AIM: Pick up the article on Sharaf's cartoons after its final sentence and keep writing it.
:: SUPPLIED PASSAGE ::
On Russian Telegram, the pro-Kremlin war correspondent Abbas Djuma used Sharaf's cartoons to reinforce Russian foreign policy narratives on Syria, while the channel of New Eastern Outlook, linked to the Russian Academy of Sciences, circulated his work on Trump's Middle East tour. In France, Investig'Action, the Belgian anti-imperialist platform run by Michel Collon, published a full profile describing Sharaf as an artist who 'always places himself on the side of the oppressed,' with no mention of Jehad Magazine, no mention of his brother in the Houthi cabinet, and no mention of the Tehran ceremony where he quoted Khomeini and described caricature as a form of jihad. The profile is a case study in itself as it shows what the infrastructure looks like at the receiving end, where the laundering has already been completed, and the cartoonist arrives as a clean product, stripped of every institutional connection that would complicate the story of a brave dissident speaking truth to power.

Wartime and Peacetime Strategy
During periods of active military confrontation between the United States and Iran or its proxies, whether in Yemen, Lebanon, or Gaza, Sharaf’s cartoons target American power projection directly: warships sinking in the Red Sea, the Strait of Hormuz sealed shut, missiles reaching their targets, the US military rendered impotent. The visual vocabulary is one of humiliation, designed to signal to a regional audience that the superpower can be defied and to signal to a domestic Yemeni audience that the movement is winning.
:::
:: PROVIDED MATERIAL ::
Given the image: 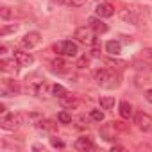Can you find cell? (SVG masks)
<instances>
[{
  "mask_svg": "<svg viewBox=\"0 0 152 152\" xmlns=\"http://www.w3.org/2000/svg\"><path fill=\"white\" fill-rule=\"evenodd\" d=\"M39 41H41V34L36 32V31L27 32V34L22 38V45H23L25 48H34L36 45H39Z\"/></svg>",
  "mask_w": 152,
  "mask_h": 152,
  "instance_id": "obj_5",
  "label": "cell"
},
{
  "mask_svg": "<svg viewBox=\"0 0 152 152\" xmlns=\"http://www.w3.org/2000/svg\"><path fill=\"white\" fill-rule=\"evenodd\" d=\"M52 66H54V70H56V72H66L70 64H68L66 61H63L61 57H57V59H54V61H52Z\"/></svg>",
  "mask_w": 152,
  "mask_h": 152,
  "instance_id": "obj_17",
  "label": "cell"
},
{
  "mask_svg": "<svg viewBox=\"0 0 152 152\" xmlns=\"http://www.w3.org/2000/svg\"><path fill=\"white\" fill-rule=\"evenodd\" d=\"M134 124H136V127H138L140 131L148 132V131L152 129V116H150L148 113L140 111V113H136V116H134Z\"/></svg>",
  "mask_w": 152,
  "mask_h": 152,
  "instance_id": "obj_4",
  "label": "cell"
},
{
  "mask_svg": "<svg viewBox=\"0 0 152 152\" xmlns=\"http://www.w3.org/2000/svg\"><path fill=\"white\" fill-rule=\"evenodd\" d=\"M0 16H2V20H9V18H11L9 7H2V9H0Z\"/></svg>",
  "mask_w": 152,
  "mask_h": 152,
  "instance_id": "obj_26",
  "label": "cell"
},
{
  "mask_svg": "<svg viewBox=\"0 0 152 152\" xmlns=\"http://www.w3.org/2000/svg\"><path fill=\"white\" fill-rule=\"evenodd\" d=\"M54 50H56L57 54H61V56H68V57H75V56H77V52H79L77 43L68 41V39L56 43V45H54Z\"/></svg>",
  "mask_w": 152,
  "mask_h": 152,
  "instance_id": "obj_1",
  "label": "cell"
},
{
  "mask_svg": "<svg viewBox=\"0 0 152 152\" xmlns=\"http://www.w3.org/2000/svg\"><path fill=\"white\" fill-rule=\"evenodd\" d=\"M22 124H23V116H22L20 113H9V115H6V116L2 118V127H4L6 131H15V129H18Z\"/></svg>",
  "mask_w": 152,
  "mask_h": 152,
  "instance_id": "obj_3",
  "label": "cell"
},
{
  "mask_svg": "<svg viewBox=\"0 0 152 152\" xmlns=\"http://www.w3.org/2000/svg\"><path fill=\"white\" fill-rule=\"evenodd\" d=\"M88 23H90V27L93 29L95 34H104V32H107V25H106L100 18H88Z\"/></svg>",
  "mask_w": 152,
  "mask_h": 152,
  "instance_id": "obj_11",
  "label": "cell"
},
{
  "mask_svg": "<svg viewBox=\"0 0 152 152\" xmlns=\"http://www.w3.org/2000/svg\"><path fill=\"white\" fill-rule=\"evenodd\" d=\"M145 99H147V102L152 104V90H147V91H145Z\"/></svg>",
  "mask_w": 152,
  "mask_h": 152,
  "instance_id": "obj_30",
  "label": "cell"
},
{
  "mask_svg": "<svg viewBox=\"0 0 152 152\" xmlns=\"http://www.w3.org/2000/svg\"><path fill=\"white\" fill-rule=\"evenodd\" d=\"M73 38L79 43H83V45H93L95 43V32H93L91 27H79L77 31H75Z\"/></svg>",
  "mask_w": 152,
  "mask_h": 152,
  "instance_id": "obj_2",
  "label": "cell"
},
{
  "mask_svg": "<svg viewBox=\"0 0 152 152\" xmlns=\"http://www.w3.org/2000/svg\"><path fill=\"white\" fill-rule=\"evenodd\" d=\"M141 57H143L145 61H150V63H152V48H145V50L141 52Z\"/></svg>",
  "mask_w": 152,
  "mask_h": 152,
  "instance_id": "obj_25",
  "label": "cell"
},
{
  "mask_svg": "<svg viewBox=\"0 0 152 152\" xmlns=\"http://www.w3.org/2000/svg\"><path fill=\"white\" fill-rule=\"evenodd\" d=\"M120 18L127 23H132V25H138L140 23V13L136 9H122L120 11Z\"/></svg>",
  "mask_w": 152,
  "mask_h": 152,
  "instance_id": "obj_6",
  "label": "cell"
},
{
  "mask_svg": "<svg viewBox=\"0 0 152 152\" xmlns=\"http://www.w3.org/2000/svg\"><path fill=\"white\" fill-rule=\"evenodd\" d=\"M66 4L70 7H83L86 4V0H66Z\"/></svg>",
  "mask_w": 152,
  "mask_h": 152,
  "instance_id": "obj_22",
  "label": "cell"
},
{
  "mask_svg": "<svg viewBox=\"0 0 152 152\" xmlns=\"http://www.w3.org/2000/svg\"><path fill=\"white\" fill-rule=\"evenodd\" d=\"M95 13H97L99 18H109V16L115 15V7H113L111 4L104 2V4H99V6L95 7Z\"/></svg>",
  "mask_w": 152,
  "mask_h": 152,
  "instance_id": "obj_10",
  "label": "cell"
},
{
  "mask_svg": "<svg viewBox=\"0 0 152 152\" xmlns=\"http://www.w3.org/2000/svg\"><path fill=\"white\" fill-rule=\"evenodd\" d=\"M106 50H107L111 56H118V54L122 52V43H120V41L111 39V41H107V43H106Z\"/></svg>",
  "mask_w": 152,
  "mask_h": 152,
  "instance_id": "obj_13",
  "label": "cell"
},
{
  "mask_svg": "<svg viewBox=\"0 0 152 152\" xmlns=\"http://www.w3.org/2000/svg\"><path fill=\"white\" fill-rule=\"evenodd\" d=\"M16 31V25H9V27H2V31H0V34L6 36L7 32H15Z\"/></svg>",
  "mask_w": 152,
  "mask_h": 152,
  "instance_id": "obj_27",
  "label": "cell"
},
{
  "mask_svg": "<svg viewBox=\"0 0 152 152\" xmlns=\"http://www.w3.org/2000/svg\"><path fill=\"white\" fill-rule=\"evenodd\" d=\"M118 107H120L118 111H120V116H122V118H131V115H132V106H131L129 102L124 100V102H120Z\"/></svg>",
  "mask_w": 152,
  "mask_h": 152,
  "instance_id": "obj_15",
  "label": "cell"
},
{
  "mask_svg": "<svg viewBox=\"0 0 152 152\" xmlns=\"http://www.w3.org/2000/svg\"><path fill=\"white\" fill-rule=\"evenodd\" d=\"M107 64H111L113 68H115V66H116V68H122V66H125V63H124V61H113V59H109V61H107Z\"/></svg>",
  "mask_w": 152,
  "mask_h": 152,
  "instance_id": "obj_29",
  "label": "cell"
},
{
  "mask_svg": "<svg viewBox=\"0 0 152 152\" xmlns=\"http://www.w3.org/2000/svg\"><path fill=\"white\" fill-rule=\"evenodd\" d=\"M88 64H90V59H88L86 56H83V57L77 59V68H86Z\"/></svg>",
  "mask_w": 152,
  "mask_h": 152,
  "instance_id": "obj_23",
  "label": "cell"
},
{
  "mask_svg": "<svg viewBox=\"0 0 152 152\" xmlns=\"http://www.w3.org/2000/svg\"><path fill=\"white\" fill-rule=\"evenodd\" d=\"M73 147H75V150L86 152V150H93L95 148V143H93V140L90 136H83V138H77V141L73 143Z\"/></svg>",
  "mask_w": 152,
  "mask_h": 152,
  "instance_id": "obj_8",
  "label": "cell"
},
{
  "mask_svg": "<svg viewBox=\"0 0 152 152\" xmlns=\"http://www.w3.org/2000/svg\"><path fill=\"white\" fill-rule=\"evenodd\" d=\"M90 120H91V116H90V118H86V116H81V118L77 120V122H79L77 125H79L81 129H84V127H90Z\"/></svg>",
  "mask_w": 152,
  "mask_h": 152,
  "instance_id": "obj_24",
  "label": "cell"
},
{
  "mask_svg": "<svg viewBox=\"0 0 152 152\" xmlns=\"http://www.w3.org/2000/svg\"><path fill=\"white\" fill-rule=\"evenodd\" d=\"M16 64H18V61L13 57V59H2L0 61V66H2V70L4 72H16Z\"/></svg>",
  "mask_w": 152,
  "mask_h": 152,
  "instance_id": "obj_14",
  "label": "cell"
},
{
  "mask_svg": "<svg viewBox=\"0 0 152 152\" xmlns=\"http://www.w3.org/2000/svg\"><path fill=\"white\" fill-rule=\"evenodd\" d=\"M90 116H91V120H95V122H102V120H104V113L99 111V109H91Z\"/></svg>",
  "mask_w": 152,
  "mask_h": 152,
  "instance_id": "obj_21",
  "label": "cell"
},
{
  "mask_svg": "<svg viewBox=\"0 0 152 152\" xmlns=\"http://www.w3.org/2000/svg\"><path fill=\"white\" fill-rule=\"evenodd\" d=\"M56 4H66V0H54Z\"/></svg>",
  "mask_w": 152,
  "mask_h": 152,
  "instance_id": "obj_31",
  "label": "cell"
},
{
  "mask_svg": "<svg viewBox=\"0 0 152 152\" xmlns=\"http://www.w3.org/2000/svg\"><path fill=\"white\" fill-rule=\"evenodd\" d=\"M36 127L41 129V131H50V132H54V131L57 129V125H56L54 122H50V120H39V122L36 124Z\"/></svg>",
  "mask_w": 152,
  "mask_h": 152,
  "instance_id": "obj_16",
  "label": "cell"
},
{
  "mask_svg": "<svg viewBox=\"0 0 152 152\" xmlns=\"http://www.w3.org/2000/svg\"><path fill=\"white\" fill-rule=\"evenodd\" d=\"M50 143H52V147H56V148H64V143H63L61 140L52 138V140H50Z\"/></svg>",
  "mask_w": 152,
  "mask_h": 152,
  "instance_id": "obj_28",
  "label": "cell"
},
{
  "mask_svg": "<svg viewBox=\"0 0 152 152\" xmlns=\"http://www.w3.org/2000/svg\"><path fill=\"white\" fill-rule=\"evenodd\" d=\"M99 104L102 109H111V107H115V97H100Z\"/></svg>",
  "mask_w": 152,
  "mask_h": 152,
  "instance_id": "obj_18",
  "label": "cell"
},
{
  "mask_svg": "<svg viewBox=\"0 0 152 152\" xmlns=\"http://www.w3.org/2000/svg\"><path fill=\"white\" fill-rule=\"evenodd\" d=\"M52 95L57 97V99H63V97L68 95V91H66L64 86H61V84H54V86H52Z\"/></svg>",
  "mask_w": 152,
  "mask_h": 152,
  "instance_id": "obj_19",
  "label": "cell"
},
{
  "mask_svg": "<svg viewBox=\"0 0 152 152\" xmlns=\"http://www.w3.org/2000/svg\"><path fill=\"white\" fill-rule=\"evenodd\" d=\"M13 57L18 61V64H20V66H29V64H32V63H34L32 54L23 52V50H15V52H13Z\"/></svg>",
  "mask_w": 152,
  "mask_h": 152,
  "instance_id": "obj_7",
  "label": "cell"
},
{
  "mask_svg": "<svg viewBox=\"0 0 152 152\" xmlns=\"http://www.w3.org/2000/svg\"><path fill=\"white\" fill-rule=\"evenodd\" d=\"M61 104H63V107H73V109H75V107L81 106V100L75 97V95H70V93H68L66 97L61 99Z\"/></svg>",
  "mask_w": 152,
  "mask_h": 152,
  "instance_id": "obj_12",
  "label": "cell"
},
{
  "mask_svg": "<svg viewBox=\"0 0 152 152\" xmlns=\"http://www.w3.org/2000/svg\"><path fill=\"white\" fill-rule=\"evenodd\" d=\"M57 120H59L61 124H72V115H68L66 111H61V113L57 115Z\"/></svg>",
  "mask_w": 152,
  "mask_h": 152,
  "instance_id": "obj_20",
  "label": "cell"
},
{
  "mask_svg": "<svg viewBox=\"0 0 152 152\" xmlns=\"http://www.w3.org/2000/svg\"><path fill=\"white\" fill-rule=\"evenodd\" d=\"M111 77H113V73H111L107 68H100V70L95 72V81H97V84H100V86H109L107 81H111Z\"/></svg>",
  "mask_w": 152,
  "mask_h": 152,
  "instance_id": "obj_9",
  "label": "cell"
}]
</instances>
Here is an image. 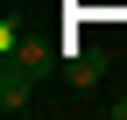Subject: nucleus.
<instances>
[{
  "label": "nucleus",
  "instance_id": "3",
  "mask_svg": "<svg viewBox=\"0 0 127 120\" xmlns=\"http://www.w3.org/2000/svg\"><path fill=\"white\" fill-rule=\"evenodd\" d=\"M106 78V57L99 50H78V42H71V85H99Z\"/></svg>",
  "mask_w": 127,
  "mask_h": 120
},
{
  "label": "nucleus",
  "instance_id": "2",
  "mask_svg": "<svg viewBox=\"0 0 127 120\" xmlns=\"http://www.w3.org/2000/svg\"><path fill=\"white\" fill-rule=\"evenodd\" d=\"M7 57H21V64H35V71H50V57H57V42L50 35H35V28H28V35H14V21H7Z\"/></svg>",
  "mask_w": 127,
  "mask_h": 120
},
{
  "label": "nucleus",
  "instance_id": "1",
  "mask_svg": "<svg viewBox=\"0 0 127 120\" xmlns=\"http://www.w3.org/2000/svg\"><path fill=\"white\" fill-rule=\"evenodd\" d=\"M35 64H21V57H7V71H0V113H28V99H35Z\"/></svg>",
  "mask_w": 127,
  "mask_h": 120
}]
</instances>
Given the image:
:::
EXPECTED ANSWER:
However, during periods without active conflict, the same artist pivots to something more subtle and, arguably, more corrosive. The warships disappear and are replaced by the Epstein Files, by ICE raids, by Trump’s pursuit of Greenland, by the internal contradictions of American democracy. The target remains the United States, but the attack surface shifts from military posture to societal fracture. The goal is no longer to demoralize an adversary on the battlefield but to corrode the moral authority of a society by amplifying its existing divisions, and to do so using materials that American audiences themselves have produced and are already arguing about. This is not propaganda in the traditional sense of fabrication. It is something closer to curation, the careful selection and reframing of real American failures for an audience that is primed to receive them.
What this pattern reveals is not just a cartoonist responding to the news but a media apparatus that understands the difference between an adversary’s military posture and its social fabric, and knows how to attack each one with different tools at different moments. The same hand that draws a warship sinking in the Red Sea during a military confrontation draws Jeffrey Epstein during peacetime, and the shift happens with the fluency of someone who has internalized not just the politics of the axis of resistance but the politics of the country he is targeting. That is not talent alone. That is infrastructure thinking through an artist’s hand.
The purpose of using American societal fractures is not to persuade Americans, but to insulate the movement’s followers. By curating the worst of the West, Sharaf provides a constant stream of "evidence" that the Houthi path is the only moral alternative. It turns global news into a local psychological anchor, ensuring that the movement’s stance feels like a defensive necessity rather than a political choice.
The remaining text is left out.